Nicht nur zahllose Ableger multinationaler Konzerne zählen zu den größten Unternehmen auf dem Kontinent, sondern auch eine ganze Reihe originär afrikanischer Firmen und Konglomerate. Wer sind diese kaum bekannten afrikanischen Champions? Was dabei vor allem interessiert: Wer sind die Personen hinter den Unternehmen? Wie sind sie groß geworden, und wie erobern sie die afrikanischen Märkte? Welches Geschäftsmodell haben sie, und was können speziell deutsche Unternehmen von ihnen lernen? Eine Auswahl dieser „kontinentalen Meister“ aus verschiedenen Ländern und Branchen wird in einer Artikelserie vorgestellt.

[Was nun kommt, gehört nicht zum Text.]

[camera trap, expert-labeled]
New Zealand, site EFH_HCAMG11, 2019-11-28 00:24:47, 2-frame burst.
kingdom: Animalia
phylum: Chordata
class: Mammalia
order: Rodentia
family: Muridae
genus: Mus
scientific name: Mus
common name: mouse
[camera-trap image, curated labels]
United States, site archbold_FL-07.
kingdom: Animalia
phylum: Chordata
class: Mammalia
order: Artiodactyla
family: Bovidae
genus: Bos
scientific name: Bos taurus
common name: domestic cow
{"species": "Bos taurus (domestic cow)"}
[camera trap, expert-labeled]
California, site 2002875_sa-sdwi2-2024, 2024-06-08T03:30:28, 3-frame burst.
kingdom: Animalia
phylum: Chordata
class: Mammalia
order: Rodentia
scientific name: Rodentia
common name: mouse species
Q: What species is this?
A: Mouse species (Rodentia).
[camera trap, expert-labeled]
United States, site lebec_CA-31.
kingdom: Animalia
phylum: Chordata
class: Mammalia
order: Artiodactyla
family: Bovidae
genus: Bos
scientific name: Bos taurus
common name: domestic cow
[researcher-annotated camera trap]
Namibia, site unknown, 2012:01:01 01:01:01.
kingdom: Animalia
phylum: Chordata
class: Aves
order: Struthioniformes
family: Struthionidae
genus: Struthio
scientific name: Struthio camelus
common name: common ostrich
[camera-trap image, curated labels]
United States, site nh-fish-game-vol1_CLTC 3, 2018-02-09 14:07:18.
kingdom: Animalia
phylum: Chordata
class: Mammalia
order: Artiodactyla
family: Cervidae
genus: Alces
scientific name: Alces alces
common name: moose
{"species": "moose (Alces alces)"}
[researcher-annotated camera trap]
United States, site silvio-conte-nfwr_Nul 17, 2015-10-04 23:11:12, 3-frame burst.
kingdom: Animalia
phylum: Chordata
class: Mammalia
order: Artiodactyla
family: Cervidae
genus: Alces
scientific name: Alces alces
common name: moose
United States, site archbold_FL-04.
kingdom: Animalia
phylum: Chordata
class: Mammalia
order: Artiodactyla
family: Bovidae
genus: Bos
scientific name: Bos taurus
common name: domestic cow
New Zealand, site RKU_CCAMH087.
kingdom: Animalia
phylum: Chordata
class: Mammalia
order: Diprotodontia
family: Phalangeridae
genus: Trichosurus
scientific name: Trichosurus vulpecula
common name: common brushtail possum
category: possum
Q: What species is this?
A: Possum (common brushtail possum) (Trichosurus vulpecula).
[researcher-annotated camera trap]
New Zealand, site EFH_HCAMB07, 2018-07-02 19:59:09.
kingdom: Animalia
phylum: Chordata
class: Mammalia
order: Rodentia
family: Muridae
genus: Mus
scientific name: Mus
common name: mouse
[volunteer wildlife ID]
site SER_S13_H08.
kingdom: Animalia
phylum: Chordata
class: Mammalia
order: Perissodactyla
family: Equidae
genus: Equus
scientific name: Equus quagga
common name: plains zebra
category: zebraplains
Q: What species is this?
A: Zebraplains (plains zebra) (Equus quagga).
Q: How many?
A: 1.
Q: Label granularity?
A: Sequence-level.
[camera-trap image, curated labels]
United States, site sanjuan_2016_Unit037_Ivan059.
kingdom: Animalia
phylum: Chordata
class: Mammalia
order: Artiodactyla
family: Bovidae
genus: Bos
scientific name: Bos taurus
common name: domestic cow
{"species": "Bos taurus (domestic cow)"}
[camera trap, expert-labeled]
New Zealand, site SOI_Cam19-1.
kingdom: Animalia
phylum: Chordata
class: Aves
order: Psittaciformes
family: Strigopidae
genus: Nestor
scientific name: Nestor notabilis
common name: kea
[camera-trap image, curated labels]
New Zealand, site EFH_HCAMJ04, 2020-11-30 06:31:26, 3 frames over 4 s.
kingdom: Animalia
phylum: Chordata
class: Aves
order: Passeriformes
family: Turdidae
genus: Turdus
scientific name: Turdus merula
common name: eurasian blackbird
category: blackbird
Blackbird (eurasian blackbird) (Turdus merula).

In diesem Artikel steht die East African Breweries Ltd. aus Kenia im Fokus, der führende Bierbrauer und Getränkekonzern in der Region. Das Unternehmen nimmt 2020 erneut wie in den Vorjahren einen der Plätze im oberen Mittelfeld (Rang 90) unter den 250 Top-Unternehmen Afrikas im African Business Magazine ein.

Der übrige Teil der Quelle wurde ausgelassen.